» **Task description**
Exactly the lines from the one containing "this 1200×630 image." to the last line of the records, inclusive, are to be transcribed; include no others.

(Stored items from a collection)
########

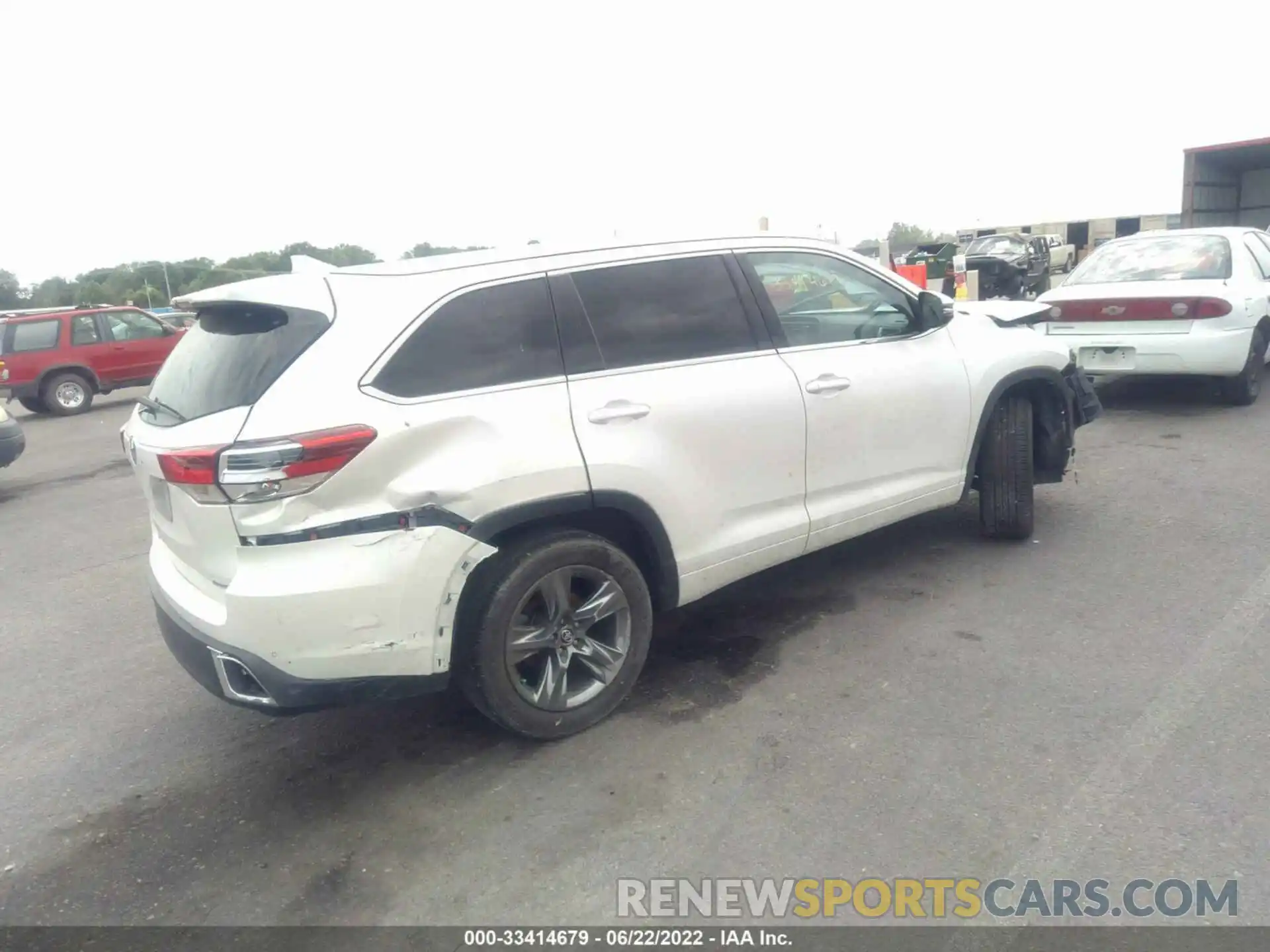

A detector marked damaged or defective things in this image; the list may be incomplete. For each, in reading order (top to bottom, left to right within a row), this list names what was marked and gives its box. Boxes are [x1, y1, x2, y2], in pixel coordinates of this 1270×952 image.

damaged white suv [126, 234, 1101, 740]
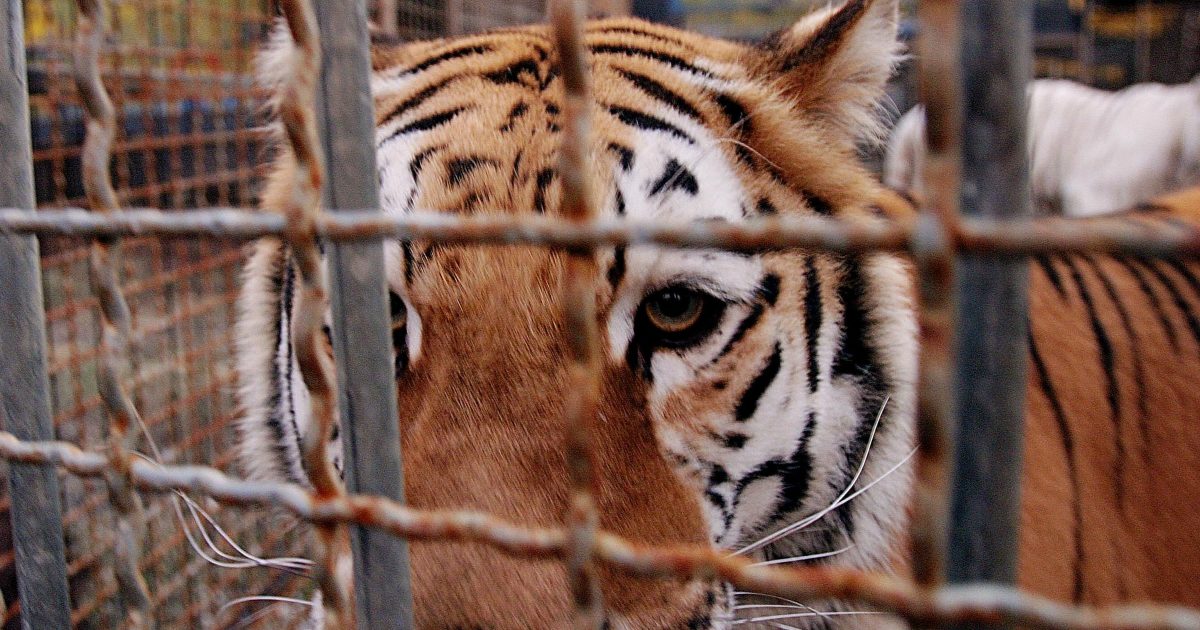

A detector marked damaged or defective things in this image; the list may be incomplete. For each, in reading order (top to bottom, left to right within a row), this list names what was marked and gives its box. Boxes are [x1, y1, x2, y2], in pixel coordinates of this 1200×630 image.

rusty metal bar [0, 2, 72, 624]
rusty metal bar [72, 0, 153, 624]
rusted wire [72, 0, 154, 624]
rusted wire [270, 2, 350, 624]
rusty metal bar [277, 0, 355, 624]
rusty metal bar [312, 0, 415, 624]
rusted wire [549, 2, 604, 624]
rusty metal bar [552, 2, 604, 624]
horizontal rusty bar [2, 429, 1200, 628]
rusted wire [2, 432, 1200, 628]
rusty metal bar [2, 432, 1200, 628]
horizontal rusty bar [7, 206, 1200, 255]
rusty metal bar [7, 206, 1200, 255]
rusted wire [7, 206, 1200, 255]
rusty metal bar [912, 0, 960, 597]
rusted wire [912, 0, 960, 600]
rusty metal bar [950, 0, 1036, 597]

########

» **Result**
A detector marked damaged or defective things in this image; the list may be incomplete. For each, in reading order (top to bottom, left to right within a row), this list names what was marked and gives its box. Boxes are [x1, y1, x2, y2], in pixel coordinates of this 1200×630 image.

rusty metal bar [0, 2, 72, 624]
rusty metal bar [72, 0, 153, 624]
rusted wire [72, 0, 154, 624]
rusted wire [270, 2, 350, 624]
rusty metal bar [277, 0, 355, 624]
rusty metal bar [312, 0, 415, 624]
rusted wire [549, 2, 604, 624]
rusty metal bar [552, 2, 604, 624]
horizontal rusty bar [2, 429, 1200, 628]
rusted wire [2, 432, 1200, 628]
rusty metal bar [2, 432, 1200, 628]
horizontal rusty bar [7, 206, 1200, 255]
rusty metal bar [7, 206, 1200, 255]
rusted wire [7, 206, 1200, 255]
rusty metal bar [912, 0, 960, 597]
rusted wire [912, 0, 960, 600]
rusty metal bar [950, 0, 1036, 597]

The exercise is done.